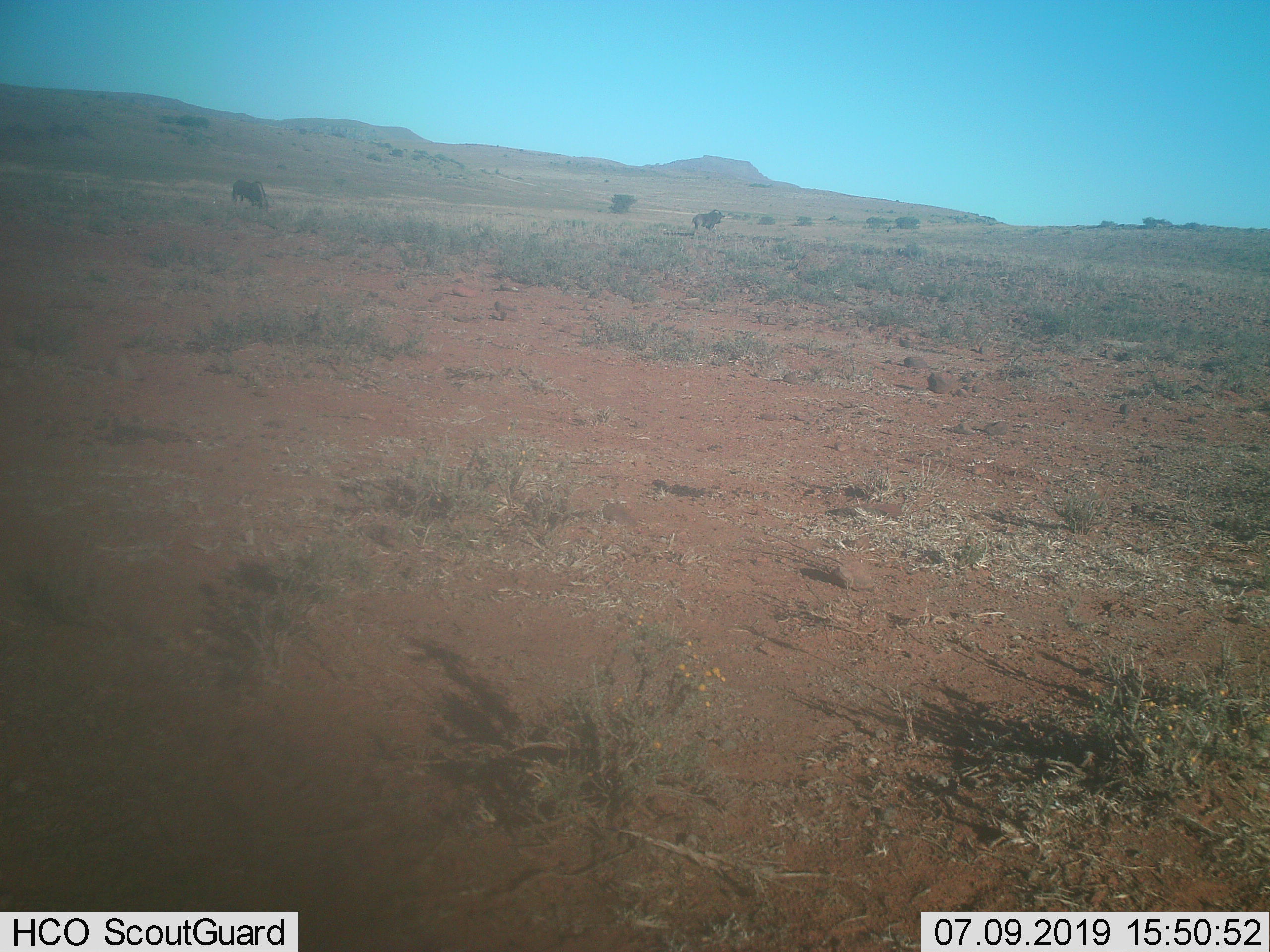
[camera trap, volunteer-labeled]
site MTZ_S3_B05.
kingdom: Animalia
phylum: Chordata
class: Mammalia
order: Artiodactyla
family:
--
What the task requires: Copy the entries exactly. Leave the pictures out.

Expected output:
[camera trap, volunteer-labeled]
site MTZ_S3_B05.
kingdom: Animalia
phylum: Chordata
class: Mammalia
order: Artiodactyla
family:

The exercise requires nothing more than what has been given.